Exercise directions — Could you write out the data again, from the line that contains "Among these choices" through the end, with "military jacket" replaced by "army jacket" and everything else left as is?

================

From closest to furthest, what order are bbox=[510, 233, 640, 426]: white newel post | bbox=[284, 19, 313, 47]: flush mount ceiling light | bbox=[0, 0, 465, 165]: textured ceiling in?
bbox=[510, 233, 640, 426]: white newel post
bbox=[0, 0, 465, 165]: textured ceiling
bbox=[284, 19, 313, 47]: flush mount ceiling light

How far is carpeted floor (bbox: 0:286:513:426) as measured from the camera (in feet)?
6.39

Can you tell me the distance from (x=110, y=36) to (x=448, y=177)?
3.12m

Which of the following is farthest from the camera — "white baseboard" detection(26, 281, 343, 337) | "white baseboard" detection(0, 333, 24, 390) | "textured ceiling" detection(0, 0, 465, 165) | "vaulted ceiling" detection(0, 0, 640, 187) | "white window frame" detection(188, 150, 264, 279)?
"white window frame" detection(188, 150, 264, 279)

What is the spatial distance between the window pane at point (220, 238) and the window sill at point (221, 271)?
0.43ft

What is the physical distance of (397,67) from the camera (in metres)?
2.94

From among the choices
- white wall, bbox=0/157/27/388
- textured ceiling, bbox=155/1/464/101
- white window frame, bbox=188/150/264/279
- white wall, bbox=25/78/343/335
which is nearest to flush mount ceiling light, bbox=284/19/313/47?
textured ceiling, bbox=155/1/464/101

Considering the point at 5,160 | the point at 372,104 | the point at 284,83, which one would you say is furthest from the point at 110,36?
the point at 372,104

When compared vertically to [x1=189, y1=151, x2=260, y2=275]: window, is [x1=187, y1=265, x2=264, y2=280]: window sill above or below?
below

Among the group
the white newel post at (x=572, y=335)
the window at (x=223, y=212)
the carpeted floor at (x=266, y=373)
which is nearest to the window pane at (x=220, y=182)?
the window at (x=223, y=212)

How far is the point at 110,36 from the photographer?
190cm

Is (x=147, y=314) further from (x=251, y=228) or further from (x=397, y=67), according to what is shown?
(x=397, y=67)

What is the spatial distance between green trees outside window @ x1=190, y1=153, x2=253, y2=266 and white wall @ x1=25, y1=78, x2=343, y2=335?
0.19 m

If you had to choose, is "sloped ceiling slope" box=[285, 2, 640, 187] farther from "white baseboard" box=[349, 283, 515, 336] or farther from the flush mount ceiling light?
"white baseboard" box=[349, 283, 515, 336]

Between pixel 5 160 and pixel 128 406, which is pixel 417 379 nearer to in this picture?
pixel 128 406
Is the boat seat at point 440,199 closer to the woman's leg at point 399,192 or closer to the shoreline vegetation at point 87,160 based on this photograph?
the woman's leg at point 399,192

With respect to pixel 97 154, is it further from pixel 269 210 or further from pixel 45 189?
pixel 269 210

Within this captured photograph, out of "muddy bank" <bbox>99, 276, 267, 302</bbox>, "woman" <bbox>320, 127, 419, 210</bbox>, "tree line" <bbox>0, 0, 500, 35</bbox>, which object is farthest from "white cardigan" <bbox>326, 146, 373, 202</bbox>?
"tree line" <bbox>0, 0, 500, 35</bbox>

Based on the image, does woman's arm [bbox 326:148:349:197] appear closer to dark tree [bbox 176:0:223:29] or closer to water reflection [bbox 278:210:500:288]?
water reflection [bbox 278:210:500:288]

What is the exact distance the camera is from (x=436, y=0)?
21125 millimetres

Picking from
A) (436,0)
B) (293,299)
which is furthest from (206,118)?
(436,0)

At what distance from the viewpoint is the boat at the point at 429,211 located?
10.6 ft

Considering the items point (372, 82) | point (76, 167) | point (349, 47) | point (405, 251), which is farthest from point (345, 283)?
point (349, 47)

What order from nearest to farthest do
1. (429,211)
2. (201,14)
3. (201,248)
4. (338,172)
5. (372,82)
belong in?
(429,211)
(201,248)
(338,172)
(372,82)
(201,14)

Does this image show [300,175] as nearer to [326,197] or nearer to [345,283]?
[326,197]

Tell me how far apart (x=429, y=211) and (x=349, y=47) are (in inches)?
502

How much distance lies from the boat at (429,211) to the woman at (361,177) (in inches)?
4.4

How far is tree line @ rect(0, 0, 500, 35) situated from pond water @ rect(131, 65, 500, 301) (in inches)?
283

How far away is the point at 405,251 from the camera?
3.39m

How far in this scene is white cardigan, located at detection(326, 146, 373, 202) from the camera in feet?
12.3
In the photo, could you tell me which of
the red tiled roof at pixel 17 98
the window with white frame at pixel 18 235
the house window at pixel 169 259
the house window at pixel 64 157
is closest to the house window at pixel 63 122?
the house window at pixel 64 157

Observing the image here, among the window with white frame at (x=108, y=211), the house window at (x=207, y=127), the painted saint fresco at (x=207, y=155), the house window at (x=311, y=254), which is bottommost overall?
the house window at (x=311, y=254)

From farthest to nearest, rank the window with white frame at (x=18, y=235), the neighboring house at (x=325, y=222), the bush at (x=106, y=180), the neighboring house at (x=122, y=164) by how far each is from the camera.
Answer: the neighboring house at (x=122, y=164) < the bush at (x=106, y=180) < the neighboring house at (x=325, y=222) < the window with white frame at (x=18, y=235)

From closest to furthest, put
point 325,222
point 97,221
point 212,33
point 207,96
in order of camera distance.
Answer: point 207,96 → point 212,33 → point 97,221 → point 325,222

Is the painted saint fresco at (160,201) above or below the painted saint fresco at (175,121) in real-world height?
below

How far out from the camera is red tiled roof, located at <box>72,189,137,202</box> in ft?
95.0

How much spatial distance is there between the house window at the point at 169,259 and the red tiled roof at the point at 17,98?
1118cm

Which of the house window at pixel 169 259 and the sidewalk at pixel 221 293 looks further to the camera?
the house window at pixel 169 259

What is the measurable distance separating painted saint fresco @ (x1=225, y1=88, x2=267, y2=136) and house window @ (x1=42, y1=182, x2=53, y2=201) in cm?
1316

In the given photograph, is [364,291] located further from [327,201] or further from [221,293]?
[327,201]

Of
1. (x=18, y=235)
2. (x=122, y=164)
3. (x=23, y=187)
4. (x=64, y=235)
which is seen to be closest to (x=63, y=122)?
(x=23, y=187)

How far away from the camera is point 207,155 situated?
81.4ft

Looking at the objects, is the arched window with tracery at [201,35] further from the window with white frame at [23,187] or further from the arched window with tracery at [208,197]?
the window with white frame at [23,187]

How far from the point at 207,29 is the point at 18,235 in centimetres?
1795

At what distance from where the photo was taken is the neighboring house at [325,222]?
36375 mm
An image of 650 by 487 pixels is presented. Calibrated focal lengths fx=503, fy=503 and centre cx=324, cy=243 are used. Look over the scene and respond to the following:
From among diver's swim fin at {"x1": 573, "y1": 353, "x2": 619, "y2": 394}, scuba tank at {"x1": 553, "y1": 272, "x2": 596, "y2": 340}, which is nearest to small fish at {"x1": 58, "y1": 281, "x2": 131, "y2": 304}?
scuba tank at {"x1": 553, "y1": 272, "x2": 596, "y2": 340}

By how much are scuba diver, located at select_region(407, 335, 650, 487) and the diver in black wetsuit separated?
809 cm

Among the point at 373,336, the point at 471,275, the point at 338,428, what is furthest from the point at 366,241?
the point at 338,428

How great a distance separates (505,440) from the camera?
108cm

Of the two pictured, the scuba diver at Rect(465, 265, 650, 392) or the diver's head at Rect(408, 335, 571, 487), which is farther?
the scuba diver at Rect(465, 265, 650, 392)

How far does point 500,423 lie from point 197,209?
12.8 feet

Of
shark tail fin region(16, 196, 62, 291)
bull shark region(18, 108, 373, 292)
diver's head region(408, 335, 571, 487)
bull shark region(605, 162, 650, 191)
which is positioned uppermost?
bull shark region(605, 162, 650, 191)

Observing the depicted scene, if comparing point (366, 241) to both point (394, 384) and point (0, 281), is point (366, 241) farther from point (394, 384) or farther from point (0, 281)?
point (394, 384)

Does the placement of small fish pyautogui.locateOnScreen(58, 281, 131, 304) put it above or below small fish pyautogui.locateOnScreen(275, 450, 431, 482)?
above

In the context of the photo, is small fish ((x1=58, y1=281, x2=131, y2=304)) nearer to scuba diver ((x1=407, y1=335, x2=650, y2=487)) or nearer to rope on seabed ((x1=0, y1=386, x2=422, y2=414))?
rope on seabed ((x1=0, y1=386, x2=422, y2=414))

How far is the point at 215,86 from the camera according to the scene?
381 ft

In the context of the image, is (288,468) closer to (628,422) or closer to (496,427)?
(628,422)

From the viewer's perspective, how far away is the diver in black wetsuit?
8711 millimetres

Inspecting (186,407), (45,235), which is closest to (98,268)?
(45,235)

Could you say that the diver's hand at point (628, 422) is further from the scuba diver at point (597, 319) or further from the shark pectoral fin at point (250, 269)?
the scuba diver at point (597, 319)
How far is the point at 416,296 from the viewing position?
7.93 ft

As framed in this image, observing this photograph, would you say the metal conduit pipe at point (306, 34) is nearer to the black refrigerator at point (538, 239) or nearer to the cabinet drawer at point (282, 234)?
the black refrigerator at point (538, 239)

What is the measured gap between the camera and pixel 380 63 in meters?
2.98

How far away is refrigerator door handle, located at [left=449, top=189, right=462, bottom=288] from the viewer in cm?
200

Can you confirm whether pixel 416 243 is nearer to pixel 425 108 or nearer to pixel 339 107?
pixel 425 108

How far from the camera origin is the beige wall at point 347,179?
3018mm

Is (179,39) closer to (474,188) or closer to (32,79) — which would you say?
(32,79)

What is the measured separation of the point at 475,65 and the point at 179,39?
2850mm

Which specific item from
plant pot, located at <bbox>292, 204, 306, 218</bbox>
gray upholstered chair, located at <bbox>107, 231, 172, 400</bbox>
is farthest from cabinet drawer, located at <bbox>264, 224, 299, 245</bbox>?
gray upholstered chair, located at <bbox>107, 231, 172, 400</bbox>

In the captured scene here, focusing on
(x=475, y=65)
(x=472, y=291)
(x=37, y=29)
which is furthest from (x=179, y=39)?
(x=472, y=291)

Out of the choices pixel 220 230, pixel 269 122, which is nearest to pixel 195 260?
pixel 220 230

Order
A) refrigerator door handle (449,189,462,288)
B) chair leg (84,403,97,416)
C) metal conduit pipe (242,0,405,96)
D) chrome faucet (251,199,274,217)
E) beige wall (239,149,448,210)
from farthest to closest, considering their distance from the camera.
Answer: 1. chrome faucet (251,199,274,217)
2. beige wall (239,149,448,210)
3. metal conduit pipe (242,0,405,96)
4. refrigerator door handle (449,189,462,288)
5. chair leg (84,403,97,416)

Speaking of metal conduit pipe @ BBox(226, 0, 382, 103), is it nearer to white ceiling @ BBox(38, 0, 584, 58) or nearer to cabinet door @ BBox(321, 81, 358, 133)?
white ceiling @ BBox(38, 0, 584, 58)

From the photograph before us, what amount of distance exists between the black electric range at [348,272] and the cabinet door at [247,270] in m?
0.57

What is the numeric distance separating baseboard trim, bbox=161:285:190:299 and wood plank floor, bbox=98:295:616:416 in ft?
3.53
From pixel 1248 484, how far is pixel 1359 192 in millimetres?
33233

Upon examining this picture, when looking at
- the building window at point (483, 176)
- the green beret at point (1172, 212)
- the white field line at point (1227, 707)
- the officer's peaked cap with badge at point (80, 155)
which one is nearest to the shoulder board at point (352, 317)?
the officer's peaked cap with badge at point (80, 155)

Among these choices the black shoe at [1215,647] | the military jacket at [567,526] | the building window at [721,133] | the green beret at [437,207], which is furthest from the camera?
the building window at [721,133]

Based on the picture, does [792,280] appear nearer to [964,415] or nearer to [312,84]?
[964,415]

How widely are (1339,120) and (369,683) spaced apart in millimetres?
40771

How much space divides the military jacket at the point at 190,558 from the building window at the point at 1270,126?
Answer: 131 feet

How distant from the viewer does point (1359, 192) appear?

================

Solution to the exercise —
Among these choices the black shoe at [1215,647] | the army jacket at [567,526] | the building window at [721,133] | the green beret at [437,207], which is furthest from the camera?
the building window at [721,133]

Based on the picture, does [792,280] appear nearer to [964,415] or nearer to [312,84]?
[964,415]

How widely are (1339,120) and (369,683) spaced apart in millimetres?
40771

How much space divides the army jacket at the point at 190,558 from the building window at the point at 1270,126?
Answer: 131 feet

How distant from the viewer does point (1359, 192) appear?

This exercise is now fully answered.